Charles Crehen after Matthew B. Brady, John C. Calhoun, 1850. Lithograph. National Portrait Gallery, Smithsonian Institution
Born in 1782 in Abbeville, South Carolina, John C. Calhoun is one of Yale’s most famous alumni. He is also perhaps the single greatest champion of slavery in American history. As a statesman, political theorist, and unapologetic slaveholder, Calhoun authored what’s known as the “positive good” thesis. Whereas slaveholders in previous generations tended to regard slavery as a “necessary evil,” Calhoun argued instead that slavery was a great gift to American society. Slavery, he argued, civilized the otherwise savage slave, produced enormous amounts of wealth, and provided a perpetual underclass, which afforded White slaveholders like himself the freedom to focus on finer pursuits like law or politics.
When Calhoun introduced his “positive good” argument the 1830s, his political star was on the rise. Along with Daniel Webster and Henry Clay, he would eventually become one-third of what’s often called ‘The Great Triumvirate,” a trio of statesman that dominated American politics during the era of the Second Party System. Yet his “positive good” thesis was arguably his most lasting achievement as it became the central idea in a much larger defense of slavery that plunged the country toward the Civil War.

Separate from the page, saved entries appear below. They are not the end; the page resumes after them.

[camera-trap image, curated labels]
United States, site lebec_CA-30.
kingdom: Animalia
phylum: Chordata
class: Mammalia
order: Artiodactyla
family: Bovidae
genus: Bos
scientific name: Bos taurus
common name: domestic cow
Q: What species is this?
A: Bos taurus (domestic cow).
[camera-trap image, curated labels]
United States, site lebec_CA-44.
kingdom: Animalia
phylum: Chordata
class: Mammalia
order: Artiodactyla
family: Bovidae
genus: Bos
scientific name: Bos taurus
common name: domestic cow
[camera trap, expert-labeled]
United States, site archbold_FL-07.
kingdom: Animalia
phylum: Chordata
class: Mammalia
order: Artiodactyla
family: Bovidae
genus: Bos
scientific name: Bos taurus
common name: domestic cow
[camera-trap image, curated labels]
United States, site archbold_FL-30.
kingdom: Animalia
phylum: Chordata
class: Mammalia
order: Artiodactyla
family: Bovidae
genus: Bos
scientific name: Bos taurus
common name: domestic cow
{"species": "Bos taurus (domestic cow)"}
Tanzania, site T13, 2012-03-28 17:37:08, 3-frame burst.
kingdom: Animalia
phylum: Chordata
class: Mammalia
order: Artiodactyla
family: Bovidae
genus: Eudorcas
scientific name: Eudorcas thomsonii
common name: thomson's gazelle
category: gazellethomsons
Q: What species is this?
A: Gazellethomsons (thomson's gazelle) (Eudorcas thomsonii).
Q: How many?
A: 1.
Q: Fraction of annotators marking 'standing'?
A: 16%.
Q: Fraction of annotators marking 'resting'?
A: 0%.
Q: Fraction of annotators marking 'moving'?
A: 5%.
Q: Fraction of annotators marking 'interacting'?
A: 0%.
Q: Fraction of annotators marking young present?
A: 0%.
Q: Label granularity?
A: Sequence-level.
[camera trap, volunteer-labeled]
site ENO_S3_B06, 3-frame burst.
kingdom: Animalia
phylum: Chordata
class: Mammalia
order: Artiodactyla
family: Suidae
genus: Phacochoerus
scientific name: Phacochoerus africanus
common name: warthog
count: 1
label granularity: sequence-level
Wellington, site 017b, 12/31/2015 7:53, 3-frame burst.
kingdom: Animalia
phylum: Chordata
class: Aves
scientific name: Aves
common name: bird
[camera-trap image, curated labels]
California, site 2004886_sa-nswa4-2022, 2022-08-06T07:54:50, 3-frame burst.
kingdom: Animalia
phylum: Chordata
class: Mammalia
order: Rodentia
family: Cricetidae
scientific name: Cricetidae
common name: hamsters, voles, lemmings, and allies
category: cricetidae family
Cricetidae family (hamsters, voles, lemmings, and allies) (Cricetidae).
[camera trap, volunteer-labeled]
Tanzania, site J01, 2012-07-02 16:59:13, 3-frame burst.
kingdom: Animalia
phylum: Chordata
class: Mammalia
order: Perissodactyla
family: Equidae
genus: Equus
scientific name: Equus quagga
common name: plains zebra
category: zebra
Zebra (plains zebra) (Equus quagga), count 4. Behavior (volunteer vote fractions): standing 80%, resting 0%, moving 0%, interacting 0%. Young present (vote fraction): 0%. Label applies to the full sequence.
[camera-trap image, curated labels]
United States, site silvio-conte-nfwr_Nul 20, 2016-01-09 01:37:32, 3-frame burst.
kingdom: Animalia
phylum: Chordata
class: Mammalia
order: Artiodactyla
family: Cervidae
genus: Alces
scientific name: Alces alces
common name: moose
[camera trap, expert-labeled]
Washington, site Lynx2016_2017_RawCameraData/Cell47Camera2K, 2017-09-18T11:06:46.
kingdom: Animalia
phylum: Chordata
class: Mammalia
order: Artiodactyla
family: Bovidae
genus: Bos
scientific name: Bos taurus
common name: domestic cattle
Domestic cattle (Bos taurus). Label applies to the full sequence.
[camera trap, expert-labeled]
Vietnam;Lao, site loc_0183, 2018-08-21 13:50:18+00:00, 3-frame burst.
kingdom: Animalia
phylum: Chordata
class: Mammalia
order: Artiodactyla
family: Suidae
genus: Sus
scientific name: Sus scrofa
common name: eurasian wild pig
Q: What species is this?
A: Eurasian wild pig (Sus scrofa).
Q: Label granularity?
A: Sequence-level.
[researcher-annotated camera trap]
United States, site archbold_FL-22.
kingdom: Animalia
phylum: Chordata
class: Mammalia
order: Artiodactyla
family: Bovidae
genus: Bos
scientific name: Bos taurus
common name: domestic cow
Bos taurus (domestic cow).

Calhoun began at Yale in 1802 and was a member of the class of 1804. In 1933, Yale named one of eight new residential colleges in his honor. In 2017, following years of student protest and a university-led renaming commission, Yale officially renamed Calhoun College. It is now Grace Hopper College in honor of Grace Murray Hopper, a pioneering female computer engineer and U.S. Navy admiral.